## TASK STATEMENT
Leave out the pictures and retype all the entries below exactly.

## STUDY MATERIAL
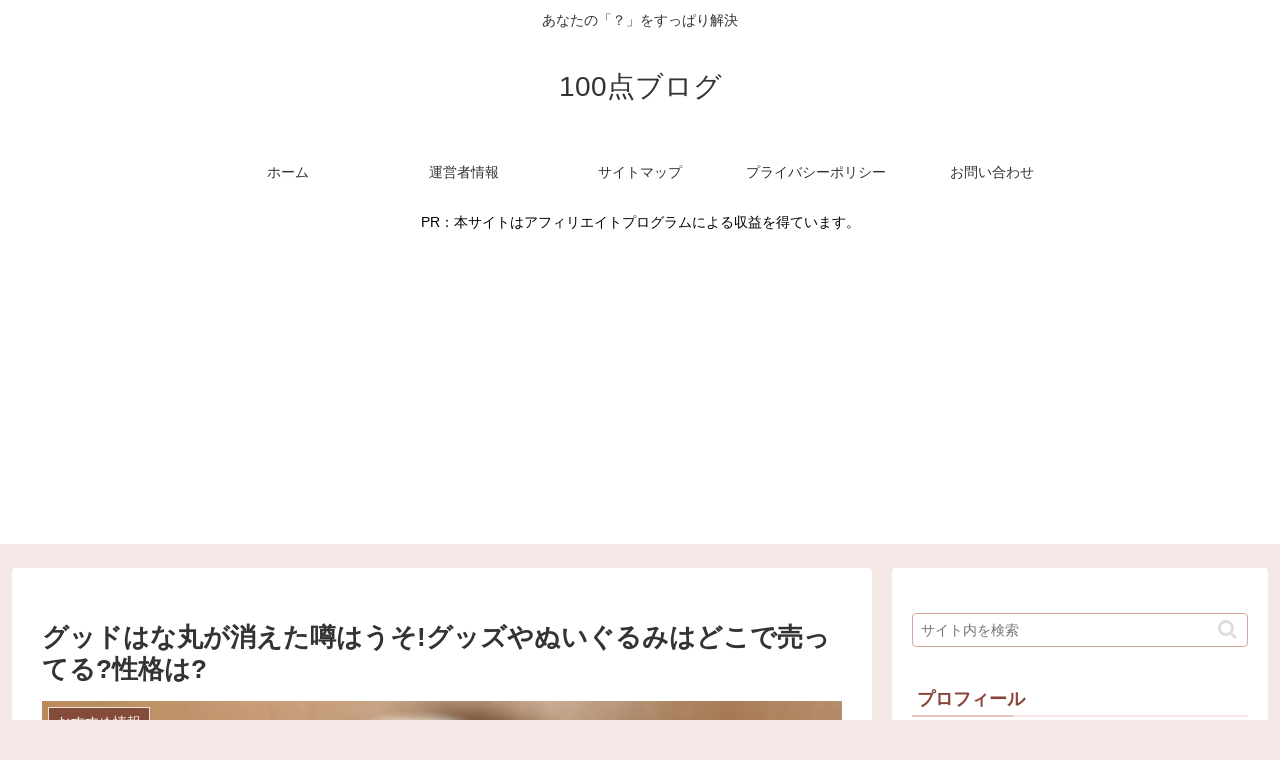

--- FILE ---
content_type: text/html; charset=utf-8
request_url: https://www.google.com/recaptcha/api2/aframe
body_size: 265
content:
<!DOCTYPE HTML><html><head><meta http-equiv="content-type" content="text/html; charset=UTF-8"></head><body><script nonce="jMTbw7mkXLYH8xg6wdM13g">/** Anti-fraud and anti-abuse applications only. See google.com/recaptcha */ try{var clients={'sodar':'https://pagead2.googlesyndication.com/pagead/sodar?'};window.addEventListener("message",function(a){try{if(a.source===window.parent){var b=JSON.parse(a.data);var c=clients[b['id']];if(c){var d=document.createElement('img');d.src=c+b['params']+'&rc='+(localStorage.getItem("rc::a")?sessionStorage.getItem("rc::b"):"");window.document.body.appendChild(d);sessionStorage.setItem("rc::e",parseInt(sessionStorage.getItem("rc::e")||0)+1);localStorage.setItem("rc::h",'1769033589033');}}}catch(b){}});window.parent.postMessage("_grecaptcha_ready", "*");}catch(b){}</script></body></html>

--- FILE ---
content_type: application/javascript; charset=utf-8;
request_url: https://dalc.valuecommerce.com/app3?p=887324887&_s=https%3A%2F%2Furban-e.jp%2Fguddohanamaru-kieta%2F&vf=iVBORw0KGgoAAAANSUhEUgAAAAMAAAADCAYAAABWKLW%2FAAAAMElEQVQYV2NkFGP4nxHtz8DZv4eB8eFvof%2BT3ToZpnmmMTDmcnX9n3nuCcN2jUkMAA1LDtDw5EW%2BAAAAAElFTkSuQmCC
body_size: 704
content:
vc_linkswitch_callback({"t":"69714f73","r":"aXFPcwALsusSdEGbCooD7AqKCJSoTg","ub":"aXFPcgAL4fsSdEGbCooBbQqKBthuvQ%3D%3D","vcid":"oaz2CPOIE_7jQJ8f7v_ff3C7mrMM2Y0Fh_eQJdOwVjpOQuc8r6gw4w","vcpub":"0.766699","shopping.yahoo.co.jp":{"a":"2695956","m":"2201292","g":"3f044fc58a"},"p":887324887,"paypaymall.yahoo.co.jp":{"a":"2695956","m":"2201292","g":"3f044fc58a"},"s":3606893,"approach.yahoo.co.jp":{"a":"2695956","m":"2201292","g":"3f044fc58a"},"paypaystep.yahoo.co.jp":{"a":"2695956","m":"2201292","g":"3f044fc58a"},"mini-shopping.yahoo.co.jp":{"a":"2695956","m":"2201292","g":"3f044fc58a"},"shopping.geocities.jp":{"a":"2695956","m":"2201292","g":"3f044fc58a"},"l":4})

## ANSWER SPACE
--- FILE ---
content_type: text/html; charset=utf-8
request_url: https://www.google.com/recaptcha/api2/aframe
body_size: 265
content:
<!DOCTYPE HTML><html><head><meta http-equiv="content-type" content="text/html; charset=UTF-8"></head><body><script nonce="jMTbw7mkXLYH8xg6wdM13g">/** Anti-fraud and anti-abuse applications only. See google.com/recaptcha */ try{var clients={'sodar':'https://pagead2.googlesyndication.com/pagead/sodar?'};window.addEventListener("message",function(a){try{if(a.source===window.parent){var b=JSON.parse(a.data);var c=clients[b['id']];if(c){var d=document.createElement('img');d.src=c+b['params']+'&rc='+(localStorage.getItem("rc::a")?sessionStorage.getItem("rc::b"):"");window.document.body.appendChild(d);sessionStorage.setItem("rc::e",parseInt(sessionStorage.getItem("rc::e")||0)+1);localStorage.setItem("rc::h",'1769033589033');}}}catch(b){}});window.parent.postMessage("_grecaptcha_ready", "*");}catch(b){}</script></body></html>

--- FILE ---
content_type: application/javascript; charset=utf-8;
request_url: https://dalc.valuecommerce.com/app3?p=887324887&_s=https%3A%2F%2Furban-e.jp%2Fguddohanamaru-kieta%2F&vf=iVBORw0KGgoAAAANSUhEUgAAAAMAAAADCAYAAABWKLW%2FAAAAMElEQVQYV2NkFGP4nxHtz8DZv4eB8eFvof%2BT3ToZpnmmMTDmcnX9n3nuCcN2jUkMAA1LDtDw5EW%2BAAAAAElFTkSuQmCC
body_size: 704
content:
vc_linkswitch_callback({"t":"69714f73","r":"aXFPcwALsusSdEGbCooD7AqKCJSoTg","ub":"aXFPcgAL4fsSdEGbCooBbQqKBthuvQ%3D%3D","vcid":"oaz2CPOIE_7jQJ8f7v_ff3C7mrMM2Y0Fh_eQJdOwVjpOQuc8r6gw4w","vcpub":"0.766699","shopping.yahoo.co.jp":{"a":"2695956","m":"2201292","g":"3f044fc58a"},"p":887324887,"paypaymall.yahoo.co.jp":{"a":"2695956","m":"2201292","g":"3f044fc58a"},"s":3606893,"approach.yahoo.co.jp":{"a":"2695956","m":"2201292","g":"3f044fc58a"},"paypaystep.yahoo.co.jp":{"a":"2695956","m":"2201292","g":"3f044fc58a"},"mini-shopping.yahoo.co.jp":{"a":"2695956","m":"2201292","g":"3f044fc58a"},"shopping.geocities.jp":{"a":"2695956","m":"2201292","g":"3f044fc58a"},"l":4})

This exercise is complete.